I think like that too, or at least used to. I got pretty far by just doing good work - or so I thought. Growing up in a rich country and getting a bit lucky to be found and promoted by the right people probably mattered as much, if not more, than my talents or skills. There's probably thousands of people better at anything I can do but less well off. I think the only reason I'm better off than them is that I had more (largely accidental) "sales" success.

It's amazing to be in a position where you can just create value and people will find and pay you solely based on that. But I don't think that path is available to just anyone without connections or quite a bit of luck. I guess marketing is the dirty thing you gotta do to lift yourself up by your proverbial bootstraps, and anyone can do it regardless of where they grew up and how much money they got. Somehow, that thought makes it all a bit less depressing to me.

hliyan|6 months ago

The way I look at this is that the Adam Smith-ian free market makes the implicit assumption that market information (pricing, quality) disseminates via neutral, unbiased channels. However, the fact that influencing those channels is itself a commodity that is available on the market, paradoxically affects the operation of the market adversely.
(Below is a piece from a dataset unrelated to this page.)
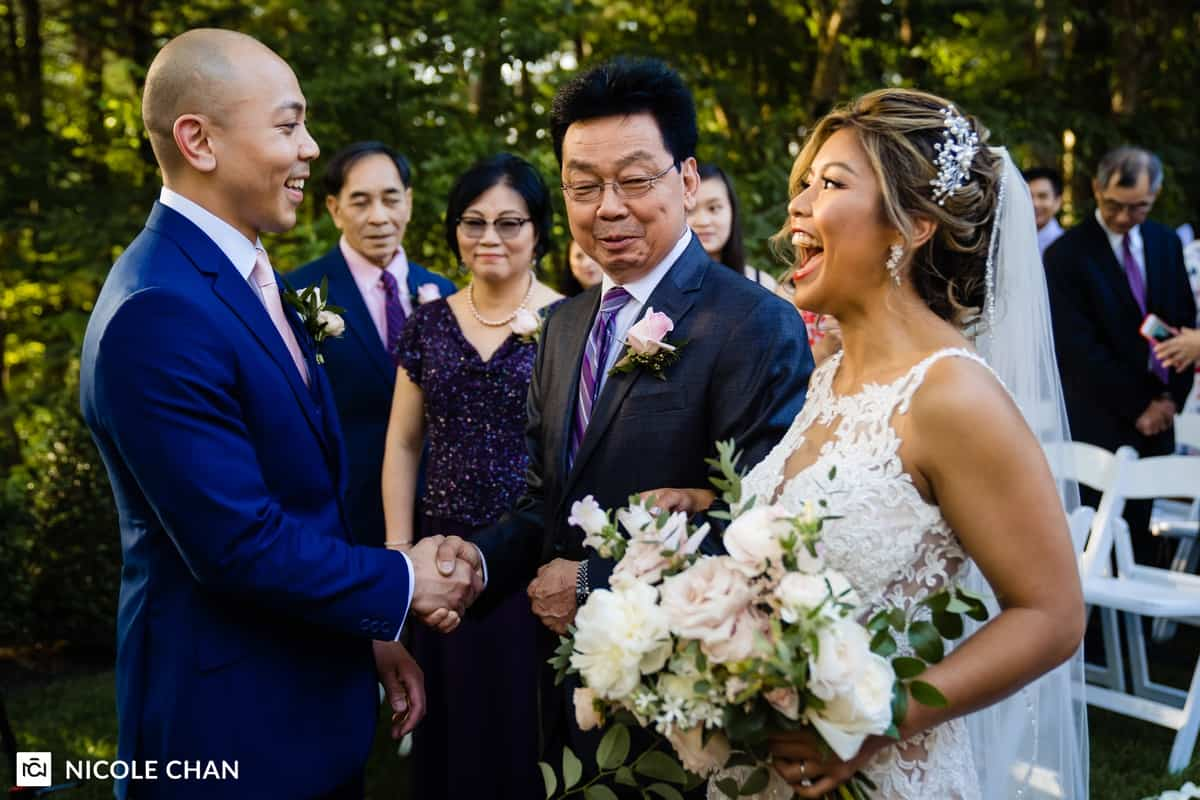 Lakeview Pavilion wedding in Foxboro, MA by Boston Wedding Photographer Nicole Chan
If supplier A has a product of quality Q at price P, and supplier B has a competing product of quality 1.2Q or 0.9P, all else being equal, we would expect B to prevail in the market, or at least gain a superior market share. However, if A's marketing budget is superior, a larger percentage of the market will hear about their product sooner, and will gain traction earlier. Since all businesses have finite viability, B may go out of business before the market has time to correct the distortion brought on by A's marketing.

There was no solution to this in Adam Smith's time, but we now have something that points to a solution: aggregated reviews/ratings from verified purchasers, indexed or curated in such a a way that is uniformley accessible and conveniently query-able to all market participants. In an environment where such a mechanism is universal, theoretically, there should be no benefit to marketing.

motorest|6 months ago

> I guess marketing is the dirty thing you gotta do to lift yourself up by your proverbial bootstraps, and anyone can do it regardless of where they grew up and how much money they got.

This pov assumes that everyone engaged in "marketing" is remotely competent at what the are doing, both the product/service they are pushing and their own marketing effort.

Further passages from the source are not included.